Texto proporcionado:

————————

Palabras clave: Medios alternos de resolución de conflictos, política pública, desjudicialización de los conflictos.

Diversification of Ways for Resolving Conflicts as Public Policy

Abstract

The duty the State has to protect the threatened rights of persons is not satisfied only by organizing an efficient, honest, transparent judicial power; it demands that other mechanisms for resolving controversies be offered and supported, which could turn out to be socially more valuable if they make possible and improve the future relationship among the parties. If the previous statement is accepted, it is necessary to analyze some aspects that are conceptual and about the judicial power underlying alternative systems to what is strictly jurisdictional, for resolving conflicts.  Starting with an analysis of the theory of conflict and decision, this study proposes to determine the inadequacies of traditional justice and social conflict, the need to reinterpret justice in the light of new realities and, through this interpretation, transcend from a formal legality to real justice that implies accessibility for the citizen, transparency, suitability, autonomy, independence, responsibility, equity and rapidity.

Key words: Alternative means for conflict resolution, public policy, de-judicializing conflicts.

Recibido: 21-11-2007 · Aceptado: 04-03-2008

1. Introducción

Una de las principales razones que han motorizado la reforma de la justicia civil es el importante incremento de la litigiosidad que se manifiesta en este campo. En tal sentido, el Tribunal Supremo de Justicia esta desarrollando políticas públicas para el sector justicia vinculados a varios procesos, así lo señaló la presidenta de la Sala de Casación Civil del Tribunal Supremo de Justicia, Magistrada Yris Peña, al advertir sobre la imperiosa necesidad de modernizar los tribunales del país y trabajar por un Poder Judicial independiente con unos jueces preparados, dignos y un pueblo educado jurídicamente ya que, a su juicio, “es una trilogía indispensable para obtener una verdadera justicia”. (Http://www.tsj.gov.ve/informacion/notidem/ notidem_detalle.asp?codigo=881). Igualmente, hace referencia al problema del acceso a la justicia, el retardo procesal, la imperiosa necesidad de reformar el Código Procesal Civil, introducir la oralidad en el proceso y, en definitiva, mejorar la eficacia y la efectividad en los servicios de justicia (Idem).

————————

Material extraído:
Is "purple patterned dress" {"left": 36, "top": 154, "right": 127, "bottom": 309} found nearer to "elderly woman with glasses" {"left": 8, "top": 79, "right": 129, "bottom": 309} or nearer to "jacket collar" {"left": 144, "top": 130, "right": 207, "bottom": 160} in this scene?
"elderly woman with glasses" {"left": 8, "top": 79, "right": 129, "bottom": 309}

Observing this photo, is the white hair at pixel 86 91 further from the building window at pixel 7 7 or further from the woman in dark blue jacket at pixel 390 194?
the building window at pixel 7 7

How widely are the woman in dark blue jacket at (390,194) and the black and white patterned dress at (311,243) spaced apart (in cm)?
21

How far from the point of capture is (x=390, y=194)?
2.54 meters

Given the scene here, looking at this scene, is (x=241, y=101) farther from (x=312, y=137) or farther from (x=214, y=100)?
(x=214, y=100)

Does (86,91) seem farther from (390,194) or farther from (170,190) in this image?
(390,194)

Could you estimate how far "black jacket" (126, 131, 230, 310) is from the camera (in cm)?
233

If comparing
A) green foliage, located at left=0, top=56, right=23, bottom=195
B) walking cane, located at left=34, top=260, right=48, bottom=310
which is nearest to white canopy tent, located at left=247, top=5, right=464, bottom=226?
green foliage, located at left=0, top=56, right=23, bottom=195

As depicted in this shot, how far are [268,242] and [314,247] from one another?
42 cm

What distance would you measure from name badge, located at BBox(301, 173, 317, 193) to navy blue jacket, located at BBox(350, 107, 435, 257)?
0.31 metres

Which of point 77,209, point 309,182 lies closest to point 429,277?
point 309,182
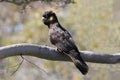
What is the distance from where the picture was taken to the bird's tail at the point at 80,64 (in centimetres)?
527

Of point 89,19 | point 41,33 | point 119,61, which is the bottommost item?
point 41,33

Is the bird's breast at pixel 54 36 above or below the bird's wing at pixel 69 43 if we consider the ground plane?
below

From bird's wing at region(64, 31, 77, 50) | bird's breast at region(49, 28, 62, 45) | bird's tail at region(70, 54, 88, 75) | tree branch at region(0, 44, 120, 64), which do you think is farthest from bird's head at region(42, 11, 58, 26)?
bird's tail at region(70, 54, 88, 75)

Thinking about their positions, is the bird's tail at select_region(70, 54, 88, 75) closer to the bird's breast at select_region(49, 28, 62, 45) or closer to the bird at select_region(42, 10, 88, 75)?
the bird at select_region(42, 10, 88, 75)

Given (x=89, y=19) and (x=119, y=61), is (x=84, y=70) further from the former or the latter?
(x=89, y=19)

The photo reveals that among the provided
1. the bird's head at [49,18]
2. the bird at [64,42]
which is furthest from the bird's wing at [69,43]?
the bird's head at [49,18]

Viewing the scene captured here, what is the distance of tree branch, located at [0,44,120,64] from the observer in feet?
17.2

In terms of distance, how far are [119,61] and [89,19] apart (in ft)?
24.3

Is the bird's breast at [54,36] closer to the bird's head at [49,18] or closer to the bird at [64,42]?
the bird at [64,42]

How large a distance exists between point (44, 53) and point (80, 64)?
1.09 ft

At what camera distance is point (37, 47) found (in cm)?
533

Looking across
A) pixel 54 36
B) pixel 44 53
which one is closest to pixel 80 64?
pixel 44 53

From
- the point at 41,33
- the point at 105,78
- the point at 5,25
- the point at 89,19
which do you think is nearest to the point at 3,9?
the point at 5,25

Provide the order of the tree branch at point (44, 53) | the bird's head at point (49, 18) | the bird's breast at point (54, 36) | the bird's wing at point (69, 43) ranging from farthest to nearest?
1. the bird's head at point (49, 18)
2. the bird's breast at point (54, 36)
3. the bird's wing at point (69, 43)
4. the tree branch at point (44, 53)
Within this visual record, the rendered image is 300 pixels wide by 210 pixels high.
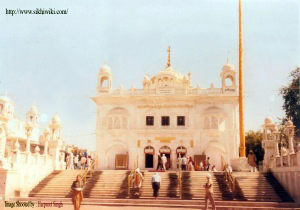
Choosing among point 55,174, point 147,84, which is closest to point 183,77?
point 147,84

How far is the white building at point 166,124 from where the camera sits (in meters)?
32.2

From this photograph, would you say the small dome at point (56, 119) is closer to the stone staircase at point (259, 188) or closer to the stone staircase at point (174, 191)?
the stone staircase at point (174, 191)

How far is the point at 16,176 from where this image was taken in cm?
1898

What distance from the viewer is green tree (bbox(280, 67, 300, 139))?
29.8 m

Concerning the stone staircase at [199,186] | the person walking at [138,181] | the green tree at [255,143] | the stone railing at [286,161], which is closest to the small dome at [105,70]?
the stone staircase at [199,186]

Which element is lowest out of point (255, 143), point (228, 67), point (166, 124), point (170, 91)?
point (255, 143)

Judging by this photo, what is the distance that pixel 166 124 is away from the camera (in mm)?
33219

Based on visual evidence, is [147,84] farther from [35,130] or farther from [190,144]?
[35,130]

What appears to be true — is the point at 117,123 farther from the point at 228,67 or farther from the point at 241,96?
the point at 241,96

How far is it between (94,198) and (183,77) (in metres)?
22.0

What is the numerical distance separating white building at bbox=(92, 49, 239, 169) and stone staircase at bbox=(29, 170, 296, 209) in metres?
10.1

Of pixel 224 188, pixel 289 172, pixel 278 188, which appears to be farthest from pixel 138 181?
pixel 289 172

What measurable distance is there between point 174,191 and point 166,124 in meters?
14.5

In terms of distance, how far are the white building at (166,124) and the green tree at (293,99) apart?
4.51 metres
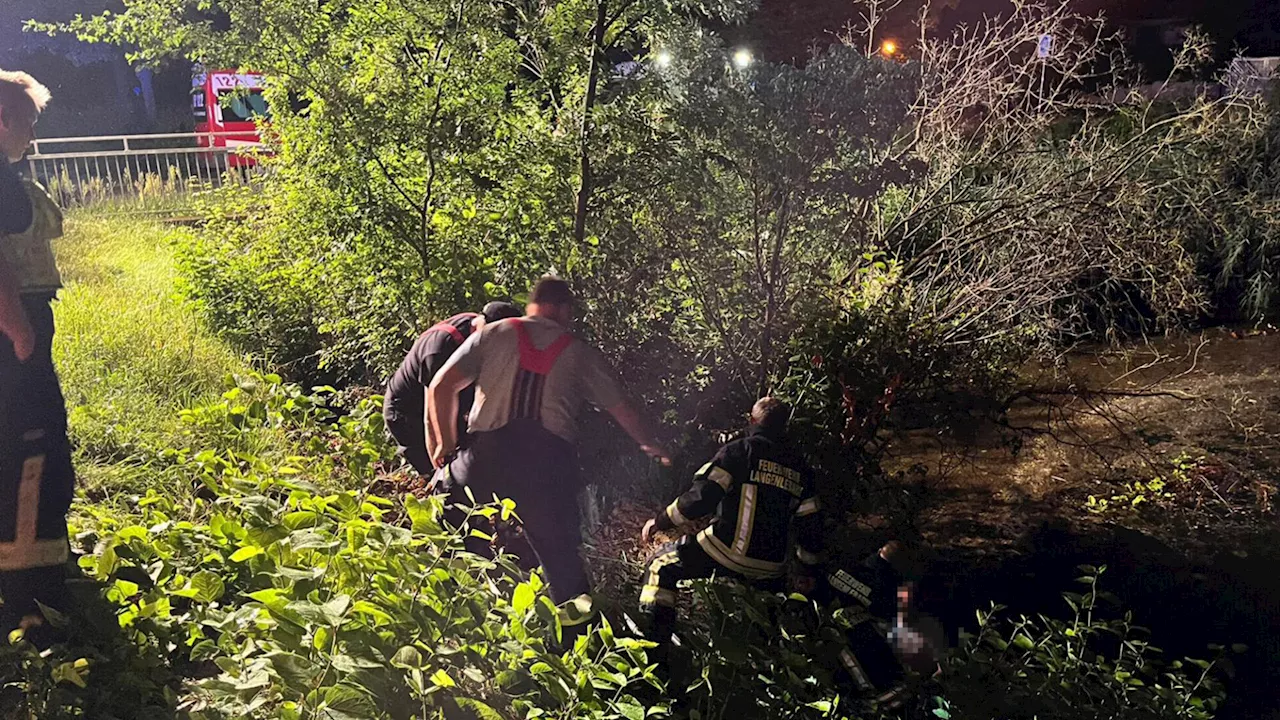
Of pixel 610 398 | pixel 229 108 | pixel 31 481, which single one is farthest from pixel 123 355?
pixel 610 398

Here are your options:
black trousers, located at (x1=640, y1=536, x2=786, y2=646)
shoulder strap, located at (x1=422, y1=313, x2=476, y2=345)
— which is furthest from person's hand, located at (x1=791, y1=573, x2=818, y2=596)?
shoulder strap, located at (x1=422, y1=313, x2=476, y2=345)

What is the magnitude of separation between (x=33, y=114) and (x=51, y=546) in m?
1.09

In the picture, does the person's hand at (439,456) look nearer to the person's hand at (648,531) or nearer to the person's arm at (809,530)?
the person's hand at (648,531)

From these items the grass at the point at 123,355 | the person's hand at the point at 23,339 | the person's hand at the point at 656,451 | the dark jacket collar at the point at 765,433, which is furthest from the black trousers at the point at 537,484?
the person's hand at the point at 23,339

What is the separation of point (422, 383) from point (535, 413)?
537 millimetres

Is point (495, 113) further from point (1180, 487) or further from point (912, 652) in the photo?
point (1180, 487)

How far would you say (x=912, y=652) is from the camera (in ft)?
9.60

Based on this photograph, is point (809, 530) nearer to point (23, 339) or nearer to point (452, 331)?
point (452, 331)

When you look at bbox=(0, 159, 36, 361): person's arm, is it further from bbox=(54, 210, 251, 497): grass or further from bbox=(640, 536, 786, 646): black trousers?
bbox=(640, 536, 786, 646): black trousers

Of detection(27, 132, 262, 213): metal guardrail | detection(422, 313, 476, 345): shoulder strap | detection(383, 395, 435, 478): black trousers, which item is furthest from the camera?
detection(383, 395, 435, 478): black trousers

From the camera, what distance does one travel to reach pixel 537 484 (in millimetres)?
2758

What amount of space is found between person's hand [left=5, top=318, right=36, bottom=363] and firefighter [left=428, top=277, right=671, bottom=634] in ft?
3.44

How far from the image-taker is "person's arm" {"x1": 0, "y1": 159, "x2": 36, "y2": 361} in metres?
2.10

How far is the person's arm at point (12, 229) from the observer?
2102mm
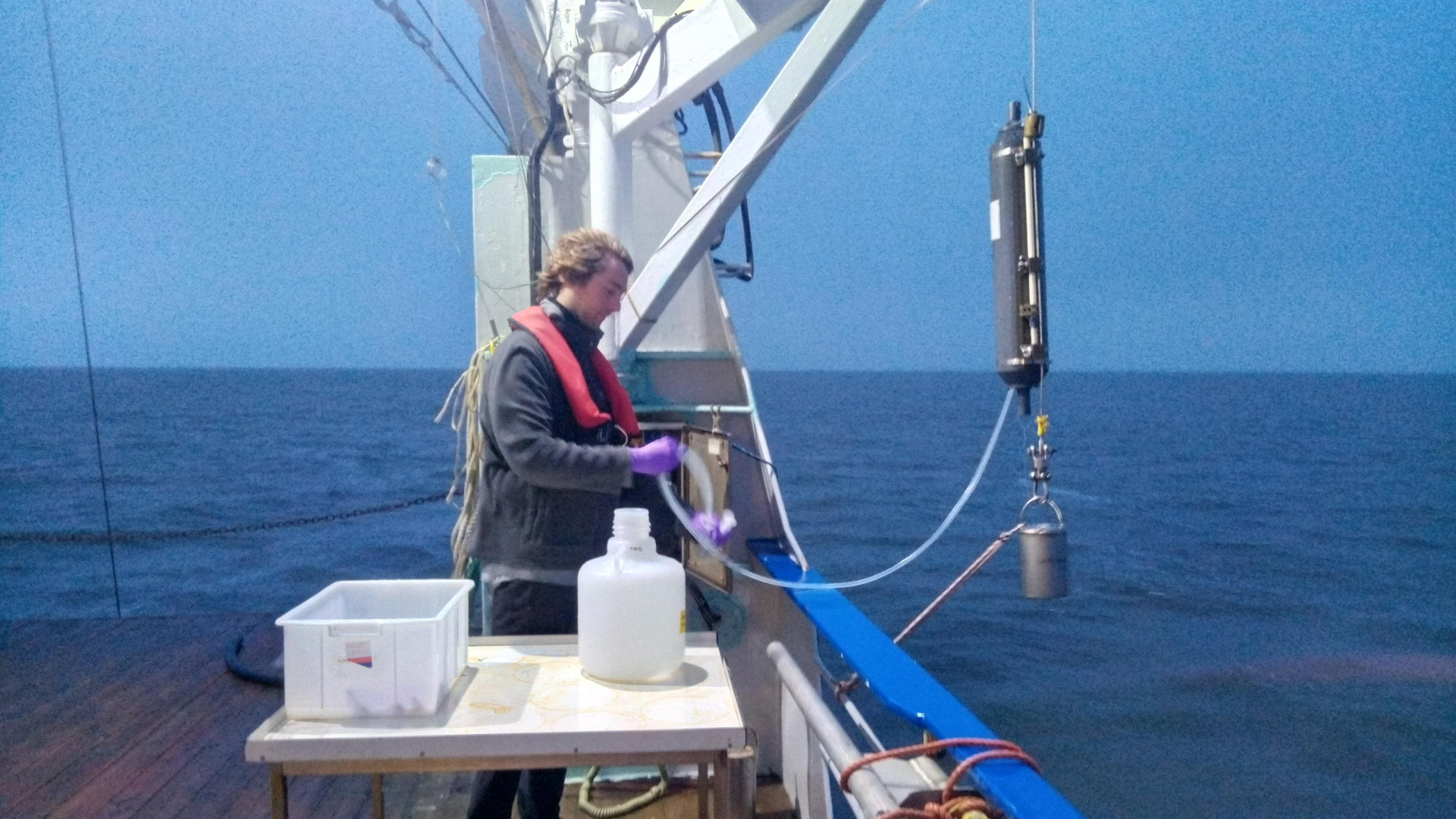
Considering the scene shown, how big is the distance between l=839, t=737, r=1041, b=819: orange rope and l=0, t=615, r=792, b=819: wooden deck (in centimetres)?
150

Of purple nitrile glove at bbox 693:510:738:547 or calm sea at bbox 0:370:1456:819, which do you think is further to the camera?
calm sea at bbox 0:370:1456:819

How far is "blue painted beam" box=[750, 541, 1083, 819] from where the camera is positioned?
1.55 meters

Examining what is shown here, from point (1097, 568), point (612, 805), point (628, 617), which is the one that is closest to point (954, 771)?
point (628, 617)

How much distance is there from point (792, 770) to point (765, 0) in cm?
216

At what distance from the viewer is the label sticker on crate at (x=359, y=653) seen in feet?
4.60

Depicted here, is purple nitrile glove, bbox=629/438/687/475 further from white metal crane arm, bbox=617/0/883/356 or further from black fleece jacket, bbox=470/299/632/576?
white metal crane arm, bbox=617/0/883/356

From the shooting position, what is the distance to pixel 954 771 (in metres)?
1.54

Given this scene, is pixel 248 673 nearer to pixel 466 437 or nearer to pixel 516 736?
pixel 466 437

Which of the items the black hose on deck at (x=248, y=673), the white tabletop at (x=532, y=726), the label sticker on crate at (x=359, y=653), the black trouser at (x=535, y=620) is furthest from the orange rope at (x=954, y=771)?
the black hose on deck at (x=248, y=673)

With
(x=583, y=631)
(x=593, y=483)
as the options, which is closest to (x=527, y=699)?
(x=583, y=631)

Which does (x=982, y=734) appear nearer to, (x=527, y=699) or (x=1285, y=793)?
(x=527, y=699)

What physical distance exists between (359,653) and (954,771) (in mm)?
893

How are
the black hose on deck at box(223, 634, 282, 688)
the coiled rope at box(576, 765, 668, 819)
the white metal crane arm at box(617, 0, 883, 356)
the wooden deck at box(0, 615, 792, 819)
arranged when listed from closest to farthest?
the white metal crane arm at box(617, 0, 883, 356) < the coiled rope at box(576, 765, 668, 819) < the wooden deck at box(0, 615, 792, 819) < the black hose on deck at box(223, 634, 282, 688)

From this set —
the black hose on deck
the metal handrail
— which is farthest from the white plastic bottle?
the black hose on deck
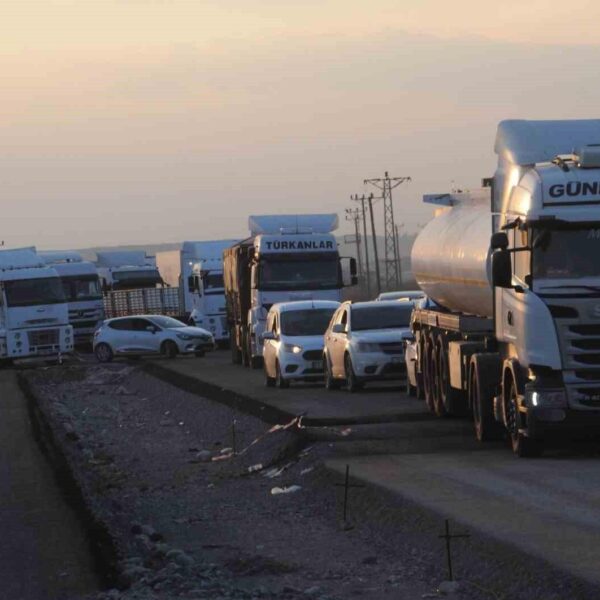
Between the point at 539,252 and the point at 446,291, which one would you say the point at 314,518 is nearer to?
the point at 539,252

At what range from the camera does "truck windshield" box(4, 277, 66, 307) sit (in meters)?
56.8

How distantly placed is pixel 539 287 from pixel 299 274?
25.3m

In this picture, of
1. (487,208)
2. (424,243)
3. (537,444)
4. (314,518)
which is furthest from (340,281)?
(314,518)

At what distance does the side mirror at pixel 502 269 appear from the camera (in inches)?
735

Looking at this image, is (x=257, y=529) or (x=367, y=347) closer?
(x=257, y=529)

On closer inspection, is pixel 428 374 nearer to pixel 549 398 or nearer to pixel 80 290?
pixel 549 398

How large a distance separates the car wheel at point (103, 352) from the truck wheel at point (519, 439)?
40.5m

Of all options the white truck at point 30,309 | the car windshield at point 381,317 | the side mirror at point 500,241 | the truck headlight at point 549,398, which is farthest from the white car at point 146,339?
the truck headlight at point 549,398

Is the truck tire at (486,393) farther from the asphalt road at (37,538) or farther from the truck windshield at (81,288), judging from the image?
the truck windshield at (81,288)

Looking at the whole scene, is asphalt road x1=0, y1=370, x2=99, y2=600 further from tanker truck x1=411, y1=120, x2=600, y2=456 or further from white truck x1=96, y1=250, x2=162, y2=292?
white truck x1=96, y1=250, x2=162, y2=292

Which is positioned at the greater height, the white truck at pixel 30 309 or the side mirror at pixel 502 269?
the side mirror at pixel 502 269

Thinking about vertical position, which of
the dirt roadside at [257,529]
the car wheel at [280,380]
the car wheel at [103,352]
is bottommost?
the car wheel at [103,352]

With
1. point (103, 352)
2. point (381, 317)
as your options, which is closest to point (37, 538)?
point (381, 317)

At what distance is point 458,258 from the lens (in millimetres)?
23266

————————

Objetivo del ejercicio:
Retoma el texto sobre los medios alternos de resolución de conflictos y continúalo a partir de su última oración.

Respuesta:
La resolución alternativa de conflictos ocupa un lugar relevante en la reforma y modernización del sector justicia.

Se incluye bajo este nombre toda forma de resolución de conflictos que no pase por la sentencia judicial, el uso de la fuerza o el abandono del conflicto. Se ha sostenido que es obligación de un Estado democrático y moderno, preocupado por el bienestar social, proveer a la sociedad de un servicio de justicia heterogéneo (García, 2004).

Ello significa que el deber que tiene el Estado de tutelar los derechos amenazados de sus ciudadanos no se satisface con la sola organización de un Poder Judicial eficiente, probo, transparente, sino que exige que se ofrezcan y se apoyen también otros mecanismos de solución de controversias que pueden resultar, de acuerdo con la naturaleza del conflicto, más efectivos y menos costosos en términos económicos, rápidos en relación con el tiempo empleado en su solución, convenientes en cuanto impidan la recurrencia del conflicto, y socialmente más valiosos si posibilitan y mejoran la relación futura entre las partes (Idem). Ahora bien, el aceptar el enunciado anterior hace necesario analizar algunos aspectos conceptuales y de política judicial que subyacen en los sistemas alternativos al estrictamente jurisdiccional, para la resolución de conflictos. Así surgen cuestiones como el de las ventajas que pueden suponer estos medios para una política de justicia que desee ser eficiente y socialmente adecuada; el modo en que la dogmática procesal encara estos sistemas alternos; cómo la promoción y fomento de ciertos sistemas alternativos exige redefinir el objetivo público en materia de justicia; cómo la consideración de sistemas alternativos se relaciona estrechamente con una conceptualización del conflicto y así, vienen exigidos no sólo por una eficiente política de acceso, sino por la especial naturaleza de cierto tipo de conflictos.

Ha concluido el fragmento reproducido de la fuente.